Angel was rescued from a country park in Glasgow where he was left behind by his family due to his wing deformity (angel wing) which left him unable to fly. The swans were bullying him and he was at risk of being drowned so with a canoe we managed to catch him and bring him back to the sanctuary. Being a goose, Angel was very protective of his flock of geese and ducks, he watched over them and in the end actually sacrificed his life to save his friend Basil. A fox had managed to get into the bird paddock and into their enclosure where they were locked away. Basil sustained a deep wound right down to his lungs but Angel must have jumped in defending his friend and got the fox to let him go but in the process he sustained a really bad wound to his neck. The vet stapled what he could and the rest needed to heal on his own. We changed his bandage daily, cleaning his wounds and giving him antibiotics to prevent infection. The wounds were healing really well but we later found there was a puncture hole in his esophagus leaking food down the inside of his neck and pushing through the larger wound. It was too close to his windpipe to operate and we heartbreakingly had to put him to sleep. He died a hero and Basil is thriving all thanks to Angel saving his life from the fox!

Remembering Bramble

Poor Bramble didn’t get to live with us very long. His owner wasn’t able to give him and his brothers the care they needed anymore so she asked us to take them. He had a gentle and shy nature but had mixed so well with his new sheep family and we were slowly working on getting his weight down and correcting his hoof issues. There wasn’t a single headbutt when he me the lambs, such a kind sheep, not an aggressive bone in his body! Him and his brother Braemar were extremely close and he passed away with his brother by his side. A post mortem revealed he sadly had an underlying heart issue.

Remembering Caesar

Caesar was our very first rescue – he started the sanctuary with us! If you wrote a list of all the best traits you would want in a cockerel, that was Caesar. There’s always some anxiety when introducing new hens to a flock, there will be some fights to settle the heirarchy but Caesar would never let it go too far, spliting up the fights and making sure everyone was safe. It felt like a partnership, one full of trust and respect, we’d rescue the hens and then it was over to Caesar, the flock protector. He took the job so seriously he would even have a go at the volunteers sometimes, his priority was always to the flock and we admired that about him. I’ll never forget during his first week living at the sanctuary he escaped (before we had 6ft high fencing) and went exploring in the forest next to the sancutary. We quickly found him and he gave us the run around, ducking and diving between pine trees and nettles, he was by far the hardest cockerel to catch! Looking back I think it was a test, could we manage all his awesomeness, he was a Super Cockerel after all. We must have passed, he didn’t try to escape ever again.

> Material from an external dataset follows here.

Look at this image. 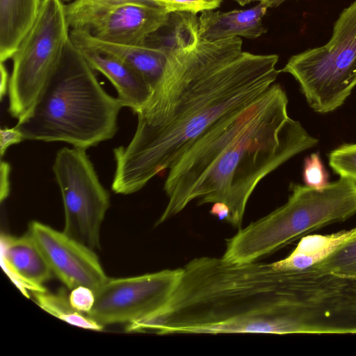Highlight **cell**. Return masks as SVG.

When he passed, it was Francis the goose that alterted one of our volunteers something wasn’t right when doing the morning rounds. He was acting strangely, hanging around Caesars hut, he somehow knew Caesar had passed during the night. The chickens didn’t leave from the area around the huts. They usually run off exploring the paddock to start their day of foraging but today was different, they felt it. For a good couple of hours they all waited up by the huts as if waiting for Caesar, it was heartbreaking. It’s been an incredibly difficult goodbye for everyone at the sanctuary, humans and birds.